[START EXCERPT PROVIDED]

Another early pioneer in Cleveland’s aviation history was the Thompson Aeronautical Corporation (TAC), a subsidiary of the Thompson Products Inc., founded by Charles Thompson, in 1900, as the Cleveland Cap Screw Company. It began by manufacturing automotive parts, but the company came to even greater prominence as an important supplier of aircraft engine parts, first for French military planes during the First World War, then for airplanes used in many other groundbreaking, historic flights by the likes of Charles Lindbergh (1927 Atlantic crossing), Sir Charles Kingsford-Smith (1928 Pacific crossing), and Commander Richard E. Byrd (various transpolar flights in 1926, 1929, and 1933). The Thompson Trophy race at the National Air Races was also sponsored by the company.

[END EXCERPT PROVIDED]
[START INFORMATION SUPPLIED]

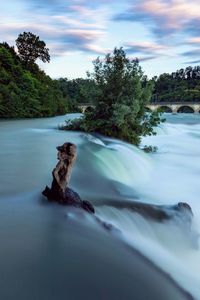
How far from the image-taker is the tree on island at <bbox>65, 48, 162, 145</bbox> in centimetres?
2091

[END INFORMATION SUPPLIED]

=== JOB 1 ===
In the Cleveland aviation passage, what name did Charles Thompson give the company when he founded it in 1900?
=== JOB 2 ===
List every aviator named in the Cleveland aviation passage.

=== SOLUTION 1 ===
The Cleveland Cap Screw Company.

=== SOLUTION 2 ===
Charles Lindbergh
Sir Charles Kingsford-Smith
Commander Richard E. Byrd